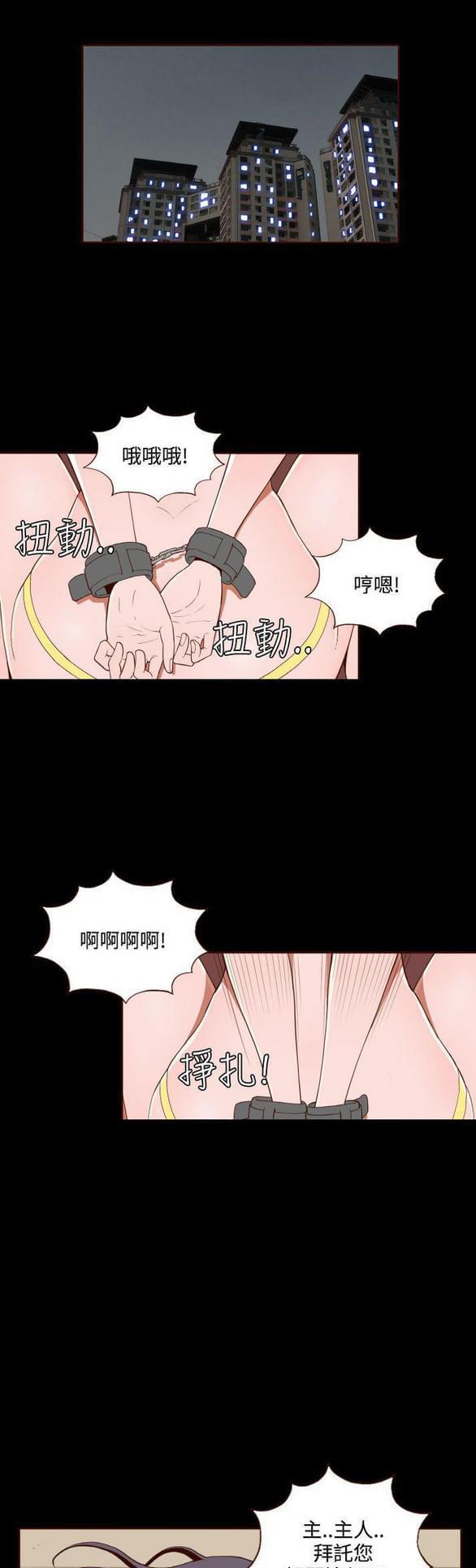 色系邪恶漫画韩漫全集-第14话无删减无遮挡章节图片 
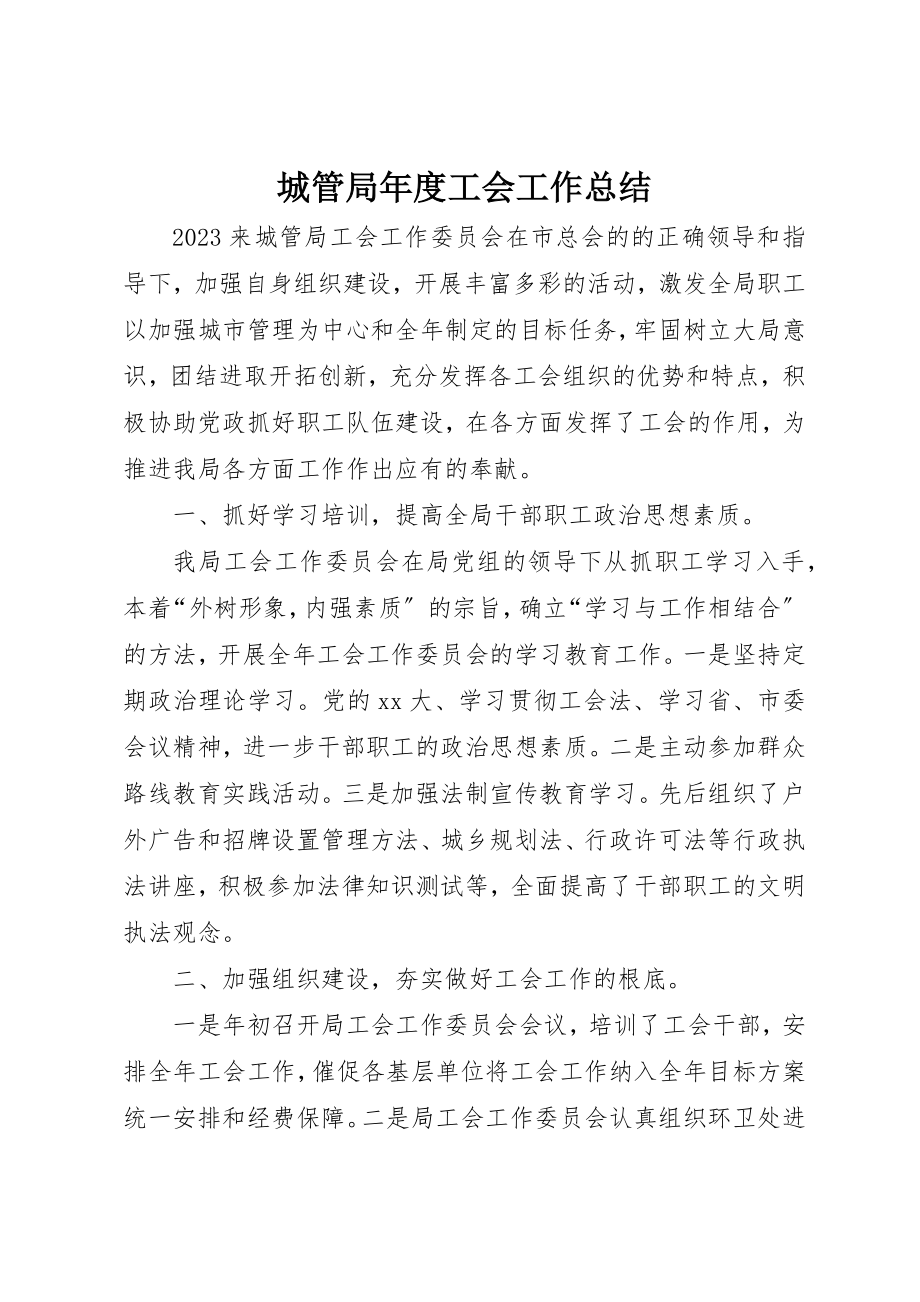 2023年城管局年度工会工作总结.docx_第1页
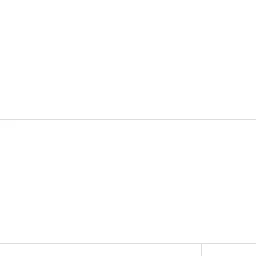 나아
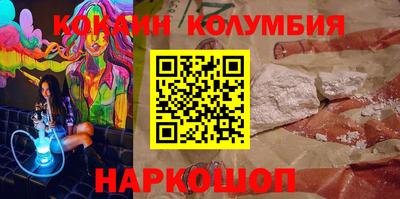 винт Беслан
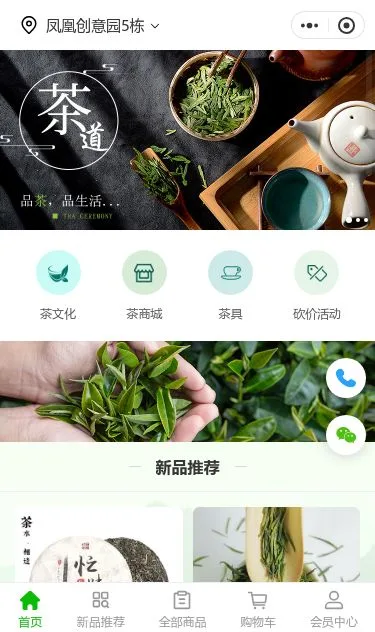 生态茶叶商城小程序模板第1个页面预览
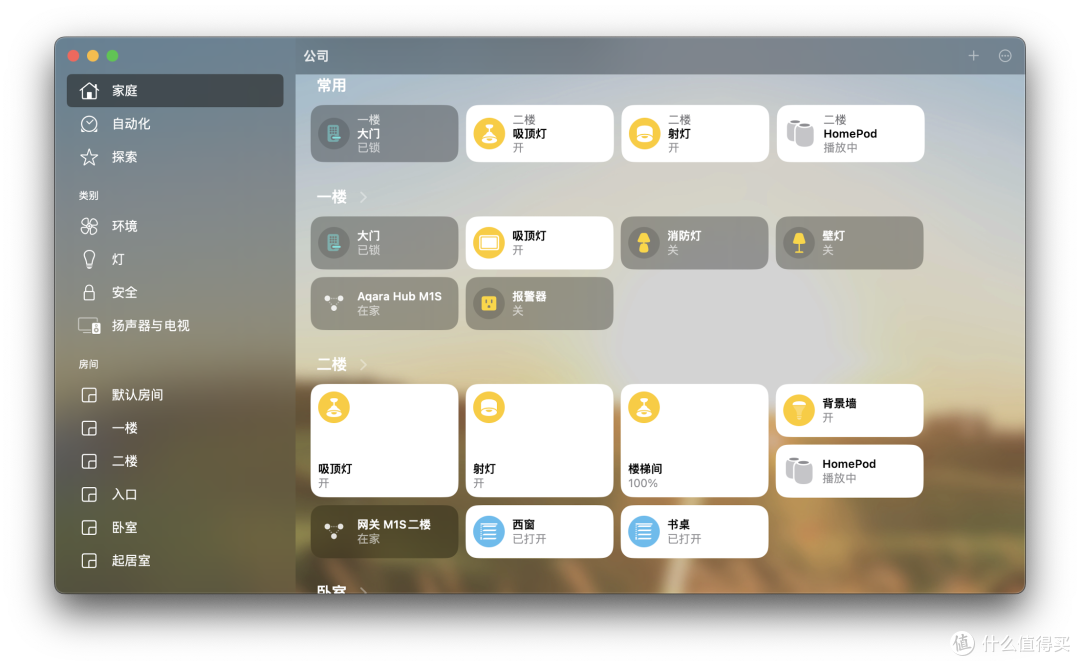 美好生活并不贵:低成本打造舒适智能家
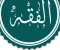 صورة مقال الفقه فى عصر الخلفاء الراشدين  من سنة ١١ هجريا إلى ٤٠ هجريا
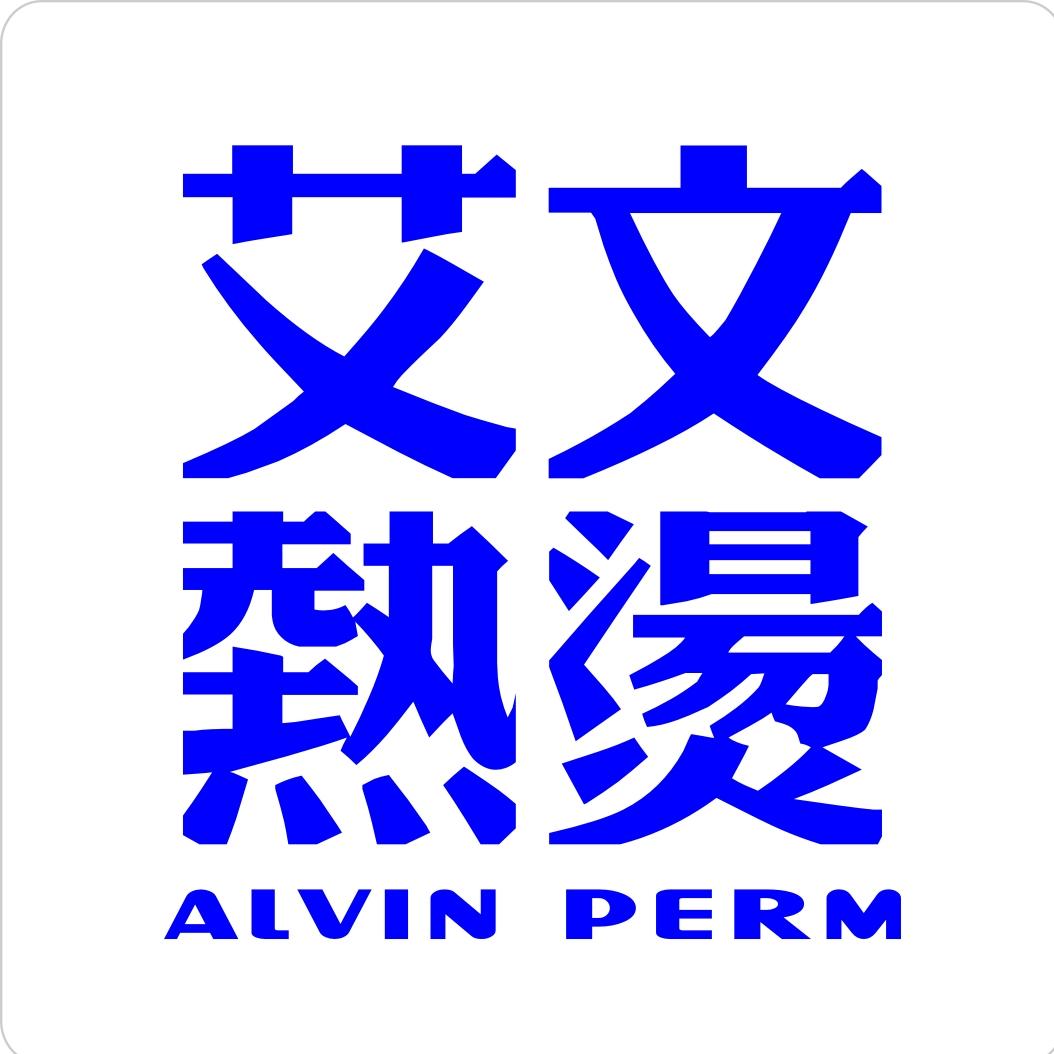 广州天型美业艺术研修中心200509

**Instructions to follow:** The answer is every line of the data, exactly as written, with the pictures dropped.

**The completed task:**
 色系邪恶漫画韩漫全集-第14话无删减无遮挡章节图片 
 2023年城管局年度工会工作总结.docx_第1页
 나아
 винт Беслан
 生态茶叶商城小程序模板第1个页面预览
 美好生活并不贵:低成本打造舒适智能家
 صورة مقال الفقه فى عصر الخلفاء الراشدين  من سنة ١١ هجريا إلى ٤٠ هجريا
 广州天型美业艺术研修中心200509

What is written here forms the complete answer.